• **Your task**
Retype everything from the line containing "Is the tree" down to the line containing "238 millimetres", both included, and leave out the pictures.

• **Working data**
begin
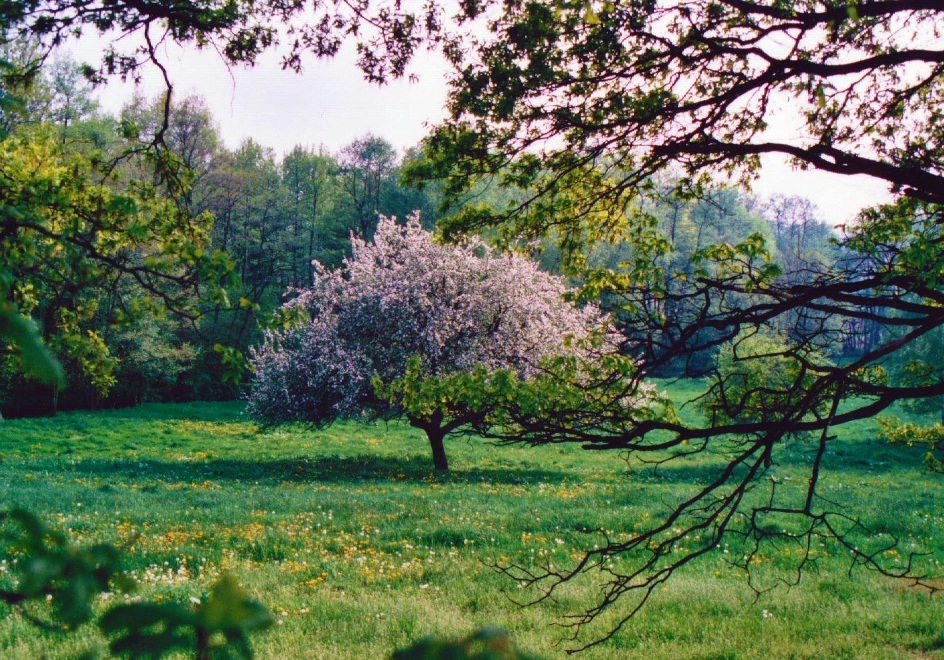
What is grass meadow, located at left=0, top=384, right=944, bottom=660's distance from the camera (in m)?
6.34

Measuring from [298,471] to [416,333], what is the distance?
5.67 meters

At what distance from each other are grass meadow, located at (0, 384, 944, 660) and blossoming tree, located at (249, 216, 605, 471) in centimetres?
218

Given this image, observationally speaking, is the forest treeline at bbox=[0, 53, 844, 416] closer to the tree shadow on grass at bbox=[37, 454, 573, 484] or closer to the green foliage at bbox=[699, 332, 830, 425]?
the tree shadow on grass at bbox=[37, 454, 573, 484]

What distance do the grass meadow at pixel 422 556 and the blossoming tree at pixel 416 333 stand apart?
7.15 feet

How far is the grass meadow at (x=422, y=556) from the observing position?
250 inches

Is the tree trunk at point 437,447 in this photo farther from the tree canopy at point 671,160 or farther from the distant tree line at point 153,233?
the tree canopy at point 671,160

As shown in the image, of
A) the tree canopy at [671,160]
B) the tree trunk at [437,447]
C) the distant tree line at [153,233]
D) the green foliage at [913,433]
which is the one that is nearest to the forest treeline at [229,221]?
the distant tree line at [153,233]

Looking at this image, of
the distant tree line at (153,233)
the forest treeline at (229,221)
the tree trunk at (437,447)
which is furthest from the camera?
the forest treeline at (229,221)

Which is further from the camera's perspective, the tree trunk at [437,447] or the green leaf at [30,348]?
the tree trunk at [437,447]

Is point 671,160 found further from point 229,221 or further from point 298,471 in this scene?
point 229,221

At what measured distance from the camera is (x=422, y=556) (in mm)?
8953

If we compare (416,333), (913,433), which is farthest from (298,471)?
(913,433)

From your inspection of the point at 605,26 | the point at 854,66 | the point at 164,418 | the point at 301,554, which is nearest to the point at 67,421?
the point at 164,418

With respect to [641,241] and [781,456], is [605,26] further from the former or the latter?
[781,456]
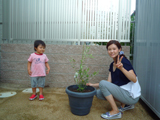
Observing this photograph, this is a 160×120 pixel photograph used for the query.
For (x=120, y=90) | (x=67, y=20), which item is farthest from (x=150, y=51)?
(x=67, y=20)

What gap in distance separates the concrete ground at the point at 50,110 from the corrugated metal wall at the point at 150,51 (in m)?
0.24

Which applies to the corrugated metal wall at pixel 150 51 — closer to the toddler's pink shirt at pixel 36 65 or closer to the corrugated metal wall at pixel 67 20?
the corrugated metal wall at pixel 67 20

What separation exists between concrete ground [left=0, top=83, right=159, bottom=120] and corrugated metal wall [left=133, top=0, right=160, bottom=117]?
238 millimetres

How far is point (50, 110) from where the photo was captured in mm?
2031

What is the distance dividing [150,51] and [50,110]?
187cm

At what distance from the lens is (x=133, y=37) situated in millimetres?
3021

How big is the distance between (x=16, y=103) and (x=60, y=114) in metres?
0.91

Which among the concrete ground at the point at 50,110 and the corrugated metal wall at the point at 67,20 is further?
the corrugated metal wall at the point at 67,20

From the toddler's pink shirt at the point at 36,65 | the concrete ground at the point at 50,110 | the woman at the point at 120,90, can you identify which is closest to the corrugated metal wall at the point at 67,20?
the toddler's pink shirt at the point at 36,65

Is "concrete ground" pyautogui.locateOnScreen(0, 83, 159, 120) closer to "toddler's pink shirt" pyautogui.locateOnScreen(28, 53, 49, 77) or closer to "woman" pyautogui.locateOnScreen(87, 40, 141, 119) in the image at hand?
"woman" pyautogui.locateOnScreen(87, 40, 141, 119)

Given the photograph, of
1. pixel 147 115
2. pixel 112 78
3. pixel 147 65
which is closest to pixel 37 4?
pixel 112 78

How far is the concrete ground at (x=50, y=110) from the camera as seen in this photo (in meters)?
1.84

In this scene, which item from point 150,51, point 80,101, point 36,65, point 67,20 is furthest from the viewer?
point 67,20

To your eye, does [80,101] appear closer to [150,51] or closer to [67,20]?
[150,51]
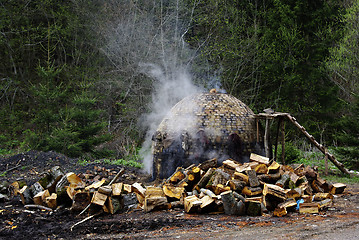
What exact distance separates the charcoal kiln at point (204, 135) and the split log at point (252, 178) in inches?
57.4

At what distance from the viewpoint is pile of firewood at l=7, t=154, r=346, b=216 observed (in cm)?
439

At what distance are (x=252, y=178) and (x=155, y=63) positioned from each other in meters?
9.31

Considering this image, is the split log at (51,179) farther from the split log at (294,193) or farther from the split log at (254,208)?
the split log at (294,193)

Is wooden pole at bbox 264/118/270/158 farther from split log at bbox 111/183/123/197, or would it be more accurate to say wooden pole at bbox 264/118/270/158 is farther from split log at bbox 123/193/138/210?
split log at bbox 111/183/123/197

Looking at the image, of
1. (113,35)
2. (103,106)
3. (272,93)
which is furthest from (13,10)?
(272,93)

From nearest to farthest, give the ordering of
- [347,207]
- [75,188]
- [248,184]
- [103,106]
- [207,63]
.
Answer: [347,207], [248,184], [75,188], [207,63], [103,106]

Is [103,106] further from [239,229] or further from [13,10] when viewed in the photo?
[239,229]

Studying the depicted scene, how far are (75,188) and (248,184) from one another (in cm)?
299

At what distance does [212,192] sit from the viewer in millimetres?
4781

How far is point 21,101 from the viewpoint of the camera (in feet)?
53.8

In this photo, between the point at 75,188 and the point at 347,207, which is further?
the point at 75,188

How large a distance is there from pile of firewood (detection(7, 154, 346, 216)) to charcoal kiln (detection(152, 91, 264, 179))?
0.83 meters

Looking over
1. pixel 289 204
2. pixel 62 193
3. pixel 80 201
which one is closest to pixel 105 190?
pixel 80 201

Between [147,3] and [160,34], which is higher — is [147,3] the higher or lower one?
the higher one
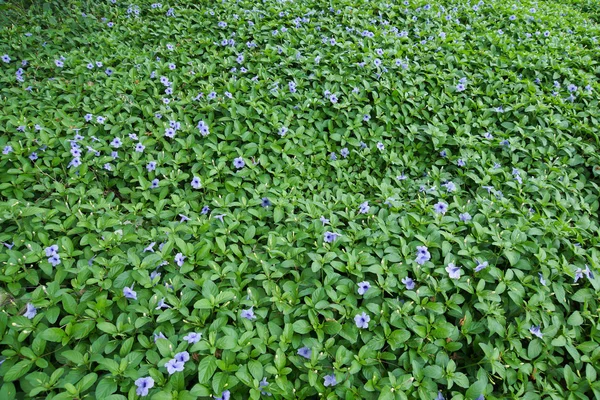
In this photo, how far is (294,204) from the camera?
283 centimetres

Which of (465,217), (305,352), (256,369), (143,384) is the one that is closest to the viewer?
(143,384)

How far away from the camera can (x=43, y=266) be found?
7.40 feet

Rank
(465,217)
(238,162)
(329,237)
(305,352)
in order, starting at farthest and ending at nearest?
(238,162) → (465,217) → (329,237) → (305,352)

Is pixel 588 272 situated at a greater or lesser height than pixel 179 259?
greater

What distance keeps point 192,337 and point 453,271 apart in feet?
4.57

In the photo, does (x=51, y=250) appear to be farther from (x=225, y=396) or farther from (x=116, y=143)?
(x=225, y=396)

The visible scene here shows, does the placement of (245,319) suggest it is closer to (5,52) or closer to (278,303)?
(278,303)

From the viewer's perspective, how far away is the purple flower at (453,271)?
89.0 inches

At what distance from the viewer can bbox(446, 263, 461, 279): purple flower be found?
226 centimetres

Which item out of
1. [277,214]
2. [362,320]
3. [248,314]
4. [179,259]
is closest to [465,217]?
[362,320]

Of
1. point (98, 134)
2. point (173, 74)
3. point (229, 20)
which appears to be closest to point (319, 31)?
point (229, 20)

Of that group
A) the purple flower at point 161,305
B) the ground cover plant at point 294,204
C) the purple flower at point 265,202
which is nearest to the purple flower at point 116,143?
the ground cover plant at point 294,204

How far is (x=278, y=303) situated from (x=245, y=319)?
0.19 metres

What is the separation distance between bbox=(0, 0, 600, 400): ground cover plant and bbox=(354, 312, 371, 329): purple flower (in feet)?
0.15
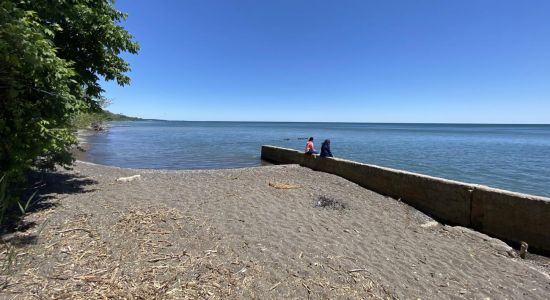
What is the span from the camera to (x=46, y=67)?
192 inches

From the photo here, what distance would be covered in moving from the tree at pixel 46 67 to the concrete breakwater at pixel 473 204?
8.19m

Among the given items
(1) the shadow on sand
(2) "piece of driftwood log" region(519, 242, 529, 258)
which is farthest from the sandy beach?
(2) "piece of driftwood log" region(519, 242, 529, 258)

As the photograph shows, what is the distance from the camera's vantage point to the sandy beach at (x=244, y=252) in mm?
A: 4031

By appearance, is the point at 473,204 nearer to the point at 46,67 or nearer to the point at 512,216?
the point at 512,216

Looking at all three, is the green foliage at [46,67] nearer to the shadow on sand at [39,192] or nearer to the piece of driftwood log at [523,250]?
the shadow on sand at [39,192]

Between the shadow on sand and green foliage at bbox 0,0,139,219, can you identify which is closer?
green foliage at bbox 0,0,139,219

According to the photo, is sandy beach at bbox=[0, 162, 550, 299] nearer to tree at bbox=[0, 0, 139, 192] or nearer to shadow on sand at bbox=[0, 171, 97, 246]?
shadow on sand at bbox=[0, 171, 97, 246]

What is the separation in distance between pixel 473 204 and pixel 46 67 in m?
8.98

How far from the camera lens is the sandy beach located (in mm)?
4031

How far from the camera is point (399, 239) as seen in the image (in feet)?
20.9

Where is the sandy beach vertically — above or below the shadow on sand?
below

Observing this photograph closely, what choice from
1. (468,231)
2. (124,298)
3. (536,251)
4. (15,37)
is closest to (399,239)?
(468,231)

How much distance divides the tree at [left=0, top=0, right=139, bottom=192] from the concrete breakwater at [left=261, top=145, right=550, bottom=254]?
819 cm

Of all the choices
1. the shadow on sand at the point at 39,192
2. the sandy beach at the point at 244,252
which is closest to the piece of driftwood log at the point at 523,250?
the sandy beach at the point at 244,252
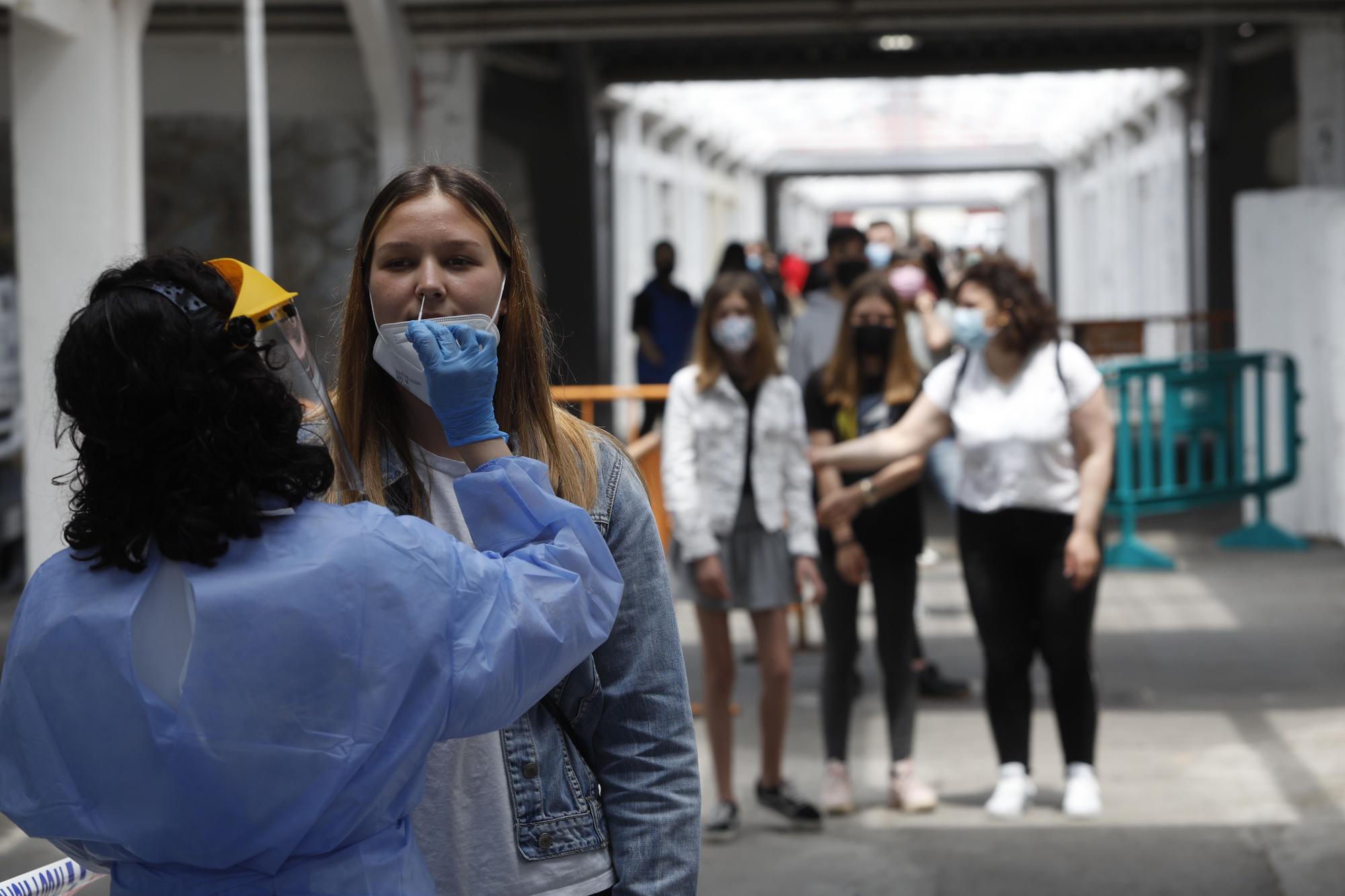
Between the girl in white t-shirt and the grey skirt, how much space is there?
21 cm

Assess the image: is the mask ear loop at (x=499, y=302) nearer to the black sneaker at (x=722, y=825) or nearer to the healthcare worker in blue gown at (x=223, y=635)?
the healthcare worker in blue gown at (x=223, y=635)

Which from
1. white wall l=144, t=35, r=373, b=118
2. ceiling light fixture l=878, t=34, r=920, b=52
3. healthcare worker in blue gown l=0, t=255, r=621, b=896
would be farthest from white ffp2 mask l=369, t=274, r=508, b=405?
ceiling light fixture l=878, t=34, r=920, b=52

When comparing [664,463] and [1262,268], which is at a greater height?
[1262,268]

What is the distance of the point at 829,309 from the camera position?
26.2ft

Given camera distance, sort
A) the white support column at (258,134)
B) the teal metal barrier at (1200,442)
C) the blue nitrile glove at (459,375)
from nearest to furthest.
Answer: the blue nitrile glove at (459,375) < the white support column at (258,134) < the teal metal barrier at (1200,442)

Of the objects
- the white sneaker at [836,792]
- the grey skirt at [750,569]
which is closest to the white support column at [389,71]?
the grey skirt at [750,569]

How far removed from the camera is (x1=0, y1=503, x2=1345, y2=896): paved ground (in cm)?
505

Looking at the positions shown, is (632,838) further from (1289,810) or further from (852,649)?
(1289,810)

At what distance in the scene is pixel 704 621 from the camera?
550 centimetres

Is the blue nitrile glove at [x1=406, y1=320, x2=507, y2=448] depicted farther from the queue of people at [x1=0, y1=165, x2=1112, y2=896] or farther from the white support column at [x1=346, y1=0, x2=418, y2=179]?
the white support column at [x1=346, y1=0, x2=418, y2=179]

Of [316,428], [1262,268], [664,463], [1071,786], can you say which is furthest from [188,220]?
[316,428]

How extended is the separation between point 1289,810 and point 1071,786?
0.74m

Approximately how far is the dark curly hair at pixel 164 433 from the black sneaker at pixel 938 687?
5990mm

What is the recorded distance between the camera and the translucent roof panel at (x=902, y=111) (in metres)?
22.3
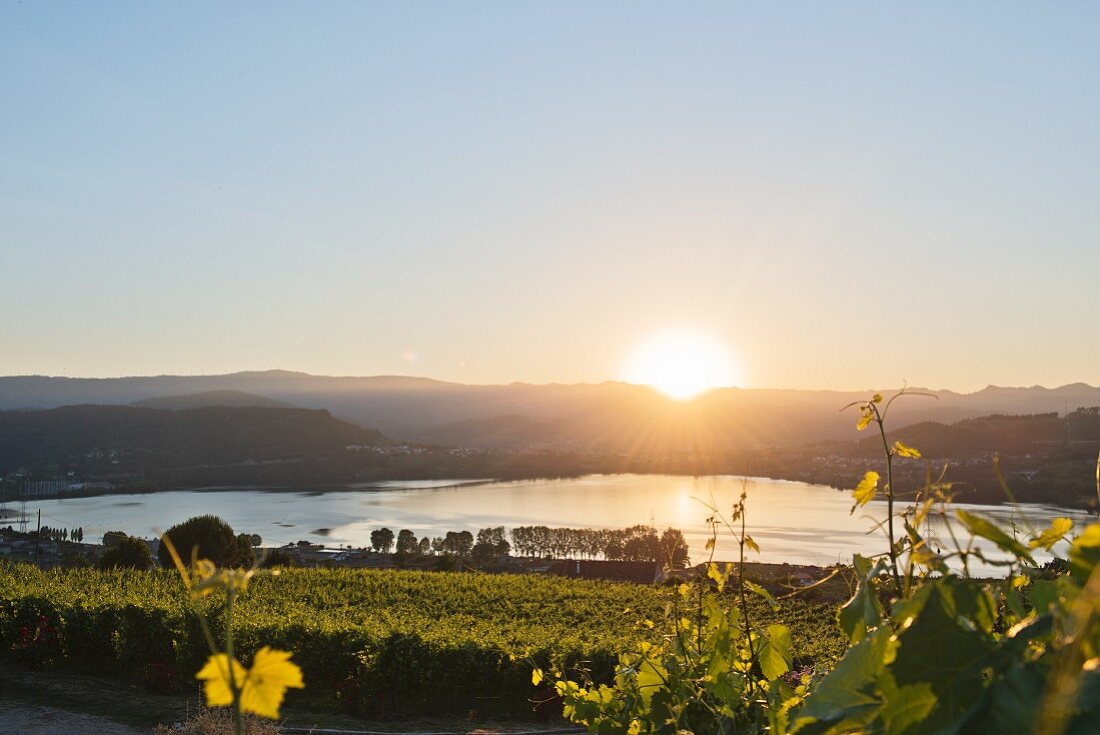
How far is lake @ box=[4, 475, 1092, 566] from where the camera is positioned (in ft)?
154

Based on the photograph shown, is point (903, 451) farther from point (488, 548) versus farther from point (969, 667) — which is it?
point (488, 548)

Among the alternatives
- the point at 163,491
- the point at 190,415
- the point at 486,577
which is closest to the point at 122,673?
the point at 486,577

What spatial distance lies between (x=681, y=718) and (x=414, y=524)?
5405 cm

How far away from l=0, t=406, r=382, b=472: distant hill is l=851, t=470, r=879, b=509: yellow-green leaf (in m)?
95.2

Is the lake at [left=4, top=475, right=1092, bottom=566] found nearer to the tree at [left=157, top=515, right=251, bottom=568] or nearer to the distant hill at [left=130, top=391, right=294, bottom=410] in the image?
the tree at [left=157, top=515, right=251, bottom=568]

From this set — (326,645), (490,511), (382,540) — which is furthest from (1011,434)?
end
• **Output for this exercise**
Is the tree trunk at point 437,447 in this photo farther from the tree canopy at point 671,160 or farther from the distant tree line at point 153,233?
the tree canopy at point 671,160

As shown in the image, of
A) the tree canopy at [671,160]
B) the tree trunk at [437,447]
C) the distant tree line at [153,233]
D) the green foliage at [913,433]
which is the one that is nearest to the forest treeline at [229,221]?
the distant tree line at [153,233]

Looking at this image, of
the distant tree line at (153,233)
the forest treeline at (229,221)
the tree trunk at (437,447)
which is furthest from the camera?
the forest treeline at (229,221)

Which is further from the camera's perspective, the tree trunk at [437,447] or the green leaf at [30,348]?
the tree trunk at [437,447]

Is point 671,160 found further from point 229,221 or further from point 298,471 in this scene?
point 229,221

At what measured distance from the camera is (x=422, y=556) (in mm)?
8953

If we compare (416,333), (913,433), which is farthest from (298,471)?
(913,433)

From your inspection of the point at 605,26 | the point at 854,66 | the point at 164,418 | the point at 301,554, which is nearest to the point at 67,421?
the point at 164,418

With respect to [641,241] and [781,456], is [605,26] further from the former or the latter?
[781,456]
Observing this photograph, this is a 160×120 pixel photograph used for the query.
For (x=120, y=90) | (x=67, y=20), which item is farthest from (x=150, y=51)?
(x=67, y=20)

What gap in distance separates the concrete ground at the point at 50,110 from the corrugated metal wall at the point at 150,51 (in m)?
0.24

Which applies to the corrugated metal wall at pixel 150 51 — closer to the toddler's pink shirt at pixel 36 65 or closer to the corrugated metal wall at pixel 67 20?
the corrugated metal wall at pixel 67 20

What separation exists between concrete ground [left=0, top=83, right=159, bottom=120] and corrugated metal wall [left=133, top=0, right=160, bottom=117]?
238 millimetres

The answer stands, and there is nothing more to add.